┌──

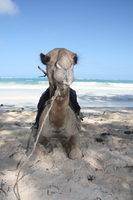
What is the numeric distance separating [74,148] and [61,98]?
1.10 meters

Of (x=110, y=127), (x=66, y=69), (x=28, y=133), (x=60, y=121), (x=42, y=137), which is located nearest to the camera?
(x=66, y=69)

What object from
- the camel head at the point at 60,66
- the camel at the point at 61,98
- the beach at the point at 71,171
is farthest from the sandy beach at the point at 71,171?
the camel head at the point at 60,66

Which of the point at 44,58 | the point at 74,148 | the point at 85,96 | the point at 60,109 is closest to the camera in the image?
the point at 44,58

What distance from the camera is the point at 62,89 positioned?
1.80m

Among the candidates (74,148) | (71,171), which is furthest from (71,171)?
(74,148)

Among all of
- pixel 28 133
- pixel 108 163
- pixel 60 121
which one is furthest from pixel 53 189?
pixel 28 133

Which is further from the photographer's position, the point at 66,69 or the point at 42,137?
the point at 42,137

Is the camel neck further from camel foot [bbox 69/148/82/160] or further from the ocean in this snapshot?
the ocean

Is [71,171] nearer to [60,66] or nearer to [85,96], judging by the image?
[60,66]

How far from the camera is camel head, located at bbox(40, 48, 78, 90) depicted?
1639mm

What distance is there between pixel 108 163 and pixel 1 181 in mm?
1460

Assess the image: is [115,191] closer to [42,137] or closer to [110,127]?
[42,137]

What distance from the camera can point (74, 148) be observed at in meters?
2.68

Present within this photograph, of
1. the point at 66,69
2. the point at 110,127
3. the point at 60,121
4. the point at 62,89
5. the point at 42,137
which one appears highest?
the point at 66,69
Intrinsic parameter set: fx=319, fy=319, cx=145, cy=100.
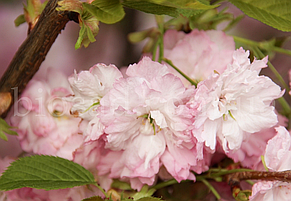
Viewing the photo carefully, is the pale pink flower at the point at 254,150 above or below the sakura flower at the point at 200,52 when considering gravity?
below

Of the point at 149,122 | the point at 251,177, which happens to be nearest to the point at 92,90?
the point at 149,122

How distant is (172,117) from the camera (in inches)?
12.1

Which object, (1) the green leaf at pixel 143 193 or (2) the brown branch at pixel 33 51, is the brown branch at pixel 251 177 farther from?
(2) the brown branch at pixel 33 51

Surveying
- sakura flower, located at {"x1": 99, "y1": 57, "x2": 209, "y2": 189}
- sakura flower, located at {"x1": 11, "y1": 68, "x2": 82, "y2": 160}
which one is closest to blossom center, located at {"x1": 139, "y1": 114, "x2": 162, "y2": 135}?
sakura flower, located at {"x1": 99, "y1": 57, "x2": 209, "y2": 189}

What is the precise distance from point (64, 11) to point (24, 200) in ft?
0.75

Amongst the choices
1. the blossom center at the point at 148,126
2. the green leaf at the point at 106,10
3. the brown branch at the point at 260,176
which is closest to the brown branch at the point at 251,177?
the brown branch at the point at 260,176

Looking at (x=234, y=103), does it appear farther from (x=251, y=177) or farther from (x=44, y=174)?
(x=44, y=174)

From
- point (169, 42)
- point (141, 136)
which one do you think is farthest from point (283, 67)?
point (141, 136)

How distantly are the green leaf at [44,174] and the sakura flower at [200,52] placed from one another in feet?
0.55

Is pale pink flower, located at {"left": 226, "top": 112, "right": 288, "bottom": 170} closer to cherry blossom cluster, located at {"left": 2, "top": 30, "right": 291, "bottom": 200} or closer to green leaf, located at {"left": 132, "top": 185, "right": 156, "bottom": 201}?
cherry blossom cluster, located at {"left": 2, "top": 30, "right": 291, "bottom": 200}

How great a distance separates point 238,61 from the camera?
0.31 meters

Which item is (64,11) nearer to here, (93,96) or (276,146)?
(93,96)

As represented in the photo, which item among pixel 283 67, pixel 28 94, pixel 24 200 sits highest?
pixel 28 94

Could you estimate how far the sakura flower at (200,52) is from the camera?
389mm
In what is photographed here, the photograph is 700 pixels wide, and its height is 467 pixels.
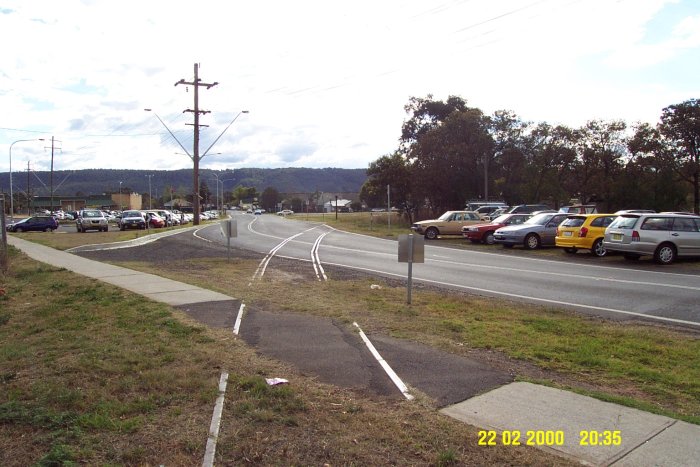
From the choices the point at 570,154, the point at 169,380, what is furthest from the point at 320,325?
the point at 570,154

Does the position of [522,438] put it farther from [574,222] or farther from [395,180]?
[395,180]

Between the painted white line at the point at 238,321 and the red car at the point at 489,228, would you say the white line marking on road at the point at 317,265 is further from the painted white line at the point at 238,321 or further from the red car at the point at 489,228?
the red car at the point at 489,228

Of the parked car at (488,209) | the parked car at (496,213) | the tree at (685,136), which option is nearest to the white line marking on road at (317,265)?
the parked car at (496,213)

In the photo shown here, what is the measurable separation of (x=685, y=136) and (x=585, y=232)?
2731 cm

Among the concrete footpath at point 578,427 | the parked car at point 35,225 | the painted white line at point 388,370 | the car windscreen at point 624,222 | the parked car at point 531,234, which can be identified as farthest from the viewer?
the parked car at point 35,225

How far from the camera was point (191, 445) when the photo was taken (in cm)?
384

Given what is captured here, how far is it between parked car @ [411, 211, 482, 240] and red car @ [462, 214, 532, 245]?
2811mm

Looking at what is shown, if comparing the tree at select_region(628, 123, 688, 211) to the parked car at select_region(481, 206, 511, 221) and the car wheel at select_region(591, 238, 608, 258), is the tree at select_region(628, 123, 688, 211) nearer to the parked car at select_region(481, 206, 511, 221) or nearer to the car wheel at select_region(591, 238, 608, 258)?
the parked car at select_region(481, 206, 511, 221)

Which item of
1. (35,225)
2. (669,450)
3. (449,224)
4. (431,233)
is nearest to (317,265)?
(669,450)

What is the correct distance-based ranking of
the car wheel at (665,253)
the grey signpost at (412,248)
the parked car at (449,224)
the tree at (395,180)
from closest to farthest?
the grey signpost at (412,248)
the car wheel at (665,253)
the parked car at (449,224)
the tree at (395,180)

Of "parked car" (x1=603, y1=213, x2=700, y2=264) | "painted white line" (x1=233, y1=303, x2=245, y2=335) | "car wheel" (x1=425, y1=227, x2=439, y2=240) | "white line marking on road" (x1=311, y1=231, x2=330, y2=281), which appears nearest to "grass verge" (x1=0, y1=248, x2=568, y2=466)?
"painted white line" (x1=233, y1=303, x2=245, y2=335)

└──

-- EXERCISE DETAILS --
Copy every one of the records above word for word, omitting the pictures.

-- RESPONSE TO THE TASK --
What is the numeric distance separating [74,148] and [61,98]?
1.10 meters

Of (x=110, y=127), (x=66, y=69), (x=28, y=133), (x=60, y=121), (x=42, y=137), which is located nearest to the camera?
(x=66, y=69)

What object from
- the camel head at the point at 60,66
- the camel at the point at 61,98
- the beach at the point at 71,171
is farthest from the sandy beach at the point at 71,171?
the camel head at the point at 60,66

Which of the point at 44,58 | the point at 74,148 | the point at 85,96 | the point at 60,109 is closest to the camera in the image?
the point at 44,58

What distance from the camera is the point at 62,89 positioned?
1.80m

Among the candidates (74,148) | (71,171), which is furthest from (71,171)?
(74,148)

Among all of
- pixel 28 133
- pixel 108 163
- pixel 60 121
which one is furthest from pixel 53 189?
pixel 28 133

Which is further from the photographer's position, the point at 66,69 or the point at 42,137?
the point at 42,137

Is the camel neck further from camel foot [bbox 69/148/82/160] or further from the ocean in this snapshot?
the ocean

Is [71,171] nearer to [60,66] or nearer to [85,96], judging by the image?
[60,66]

How far from the camera is camel head, located at bbox(40, 48, 78, 90) depicted?
1639mm

What distance is there between pixel 108 163 and pixel 1 181 in mm?
1460

Assess the image: is [115,191] closer to [42,137] or closer to [110,127]?
[42,137]

What distance from the camera can point (74, 148) be observed at in meters?
2.68

Present within this photograph, of
1. the point at 66,69
2. the point at 110,127
3. the point at 60,121
4. the point at 62,89
5. the point at 42,137
which one appears highest?
the point at 66,69
Intrinsic parameter set: fx=319, fy=319, cx=145, cy=100.
Viewing the photo carefully, is the pale pink flower at the point at 254,150 above or below the sakura flower at the point at 200,52 when considering gravity?
below

Of the point at 149,122 | the point at 251,177, which happens to be nearest to the point at 92,90?
the point at 149,122

How distant is (172,117) from the camera (in inches)?
12.1

Which object, (1) the green leaf at pixel 143 193 or (2) the brown branch at pixel 33 51, is the brown branch at pixel 251 177 farther from?
(2) the brown branch at pixel 33 51

Surveying
- sakura flower, located at {"x1": 99, "y1": 57, "x2": 209, "y2": 189}
- sakura flower, located at {"x1": 11, "y1": 68, "x2": 82, "y2": 160}
which one is closest to blossom center, located at {"x1": 139, "y1": 114, "x2": 162, "y2": 135}?
sakura flower, located at {"x1": 99, "y1": 57, "x2": 209, "y2": 189}

What is the precise distance from point (64, 11) to point (24, 200) in ft?
0.75

Amongst the choices
1. the blossom center at the point at 148,126
2. the green leaf at the point at 106,10
3. the brown branch at the point at 260,176
which is closest to the brown branch at the point at 251,177?
the brown branch at the point at 260,176

Looking at (x=234, y=103), does it appear farther from (x=251, y=177) or farther from (x=44, y=174)?
(x=44, y=174)

From
- point (169, 42)
- point (141, 136)
which one do you think is farthest from point (283, 67)?
point (141, 136)

How distantly are the green leaf at [44,174] and the sakura flower at [200,52] placed from one another in feet?
0.55

Is pale pink flower, located at {"left": 226, "top": 112, "right": 288, "bottom": 170} closer to cherry blossom cluster, located at {"left": 2, "top": 30, "right": 291, "bottom": 200} or closer to green leaf, located at {"left": 132, "top": 185, "right": 156, "bottom": 201}?
cherry blossom cluster, located at {"left": 2, "top": 30, "right": 291, "bottom": 200}

How great a distance separates point 238,61 from the camera?
0.31 meters

Which item is (64,11) nearer to here, (93,96) or (276,146)?
(93,96)

As represented in the photo, which item among pixel 283 67, pixel 28 94, pixel 24 200 sits highest?
pixel 28 94

Could you estimate how far the sakura flower at (200,52) is from the camera?
389mm
In what is photographed here, the photograph is 700 pixels wide, and its height is 467 pixels.
From the choices the point at 570,154, the point at 169,380, what is furthest from the point at 320,325?
the point at 570,154

Does the position of [522,438] put it farther from [574,222] or farther from [395,180]?
[395,180]

Between the painted white line at the point at 238,321 and the red car at the point at 489,228, would you say the white line marking on road at the point at 317,265 is further from the painted white line at the point at 238,321 or further from the red car at the point at 489,228?
the red car at the point at 489,228

Of the parked car at (488,209) | the parked car at (496,213) | the tree at (685,136), which option is nearest to the white line marking on road at (317,265)?
the parked car at (496,213)

In the photo shown here, what is the measurable separation of (x=685, y=136) and (x=585, y=232)?
2731 cm

Among the concrete footpath at point 578,427 | the parked car at point 35,225 | the painted white line at point 388,370 | the car windscreen at point 624,222 | the parked car at point 531,234, which can be identified as farthest from the viewer?
the parked car at point 35,225

How far from the camera was point (191, 445) when the photo was taken (in cm)?
384

Given what is captured here, how far is it between parked car @ [411, 211, 482, 240] and red car @ [462, 214, 532, 245]?
2811mm

Looking at what is shown, if comparing the tree at select_region(628, 123, 688, 211) to the parked car at select_region(481, 206, 511, 221) and the car wheel at select_region(591, 238, 608, 258), is the tree at select_region(628, 123, 688, 211) nearer to the parked car at select_region(481, 206, 511, 221) or nearer to the car wheel at select_region(591, 238, 608, 258)?
the parked car at select_region(481, 206, 511, 221)

Which item of
1. (35,225)
2. (669,450)
3. (449,224)
4. (431,233)
is nearest to (317,265)?
(669,450)

What is the correct distance-based ranking of
the car wheel at (665,253)
the grey signpost at (412,248)
the parked car at (449,224)
the tree at (395,180)
from closest to farthest?
the grey signpost at (412,248)
the car wheel at (665,253)
the parked car at (449,224)
the tree at (395,180)

Of "parked car" (x1=603, y1=213, x2=700, y2=264) | "painted white line" (x1=233, y1=303, x2=245, y2=335) | "car wheel" (x1=425, y1=227, x2=439, y2=240) | "white line marking on road" (x1=311, y1=231, x2=330, y2=281), which appears nearest to "grass verge" (x1=0, y1=248, x2=568, y2=466)?
"painted white line" (x1=233, y1=303, x2=245, y2=335)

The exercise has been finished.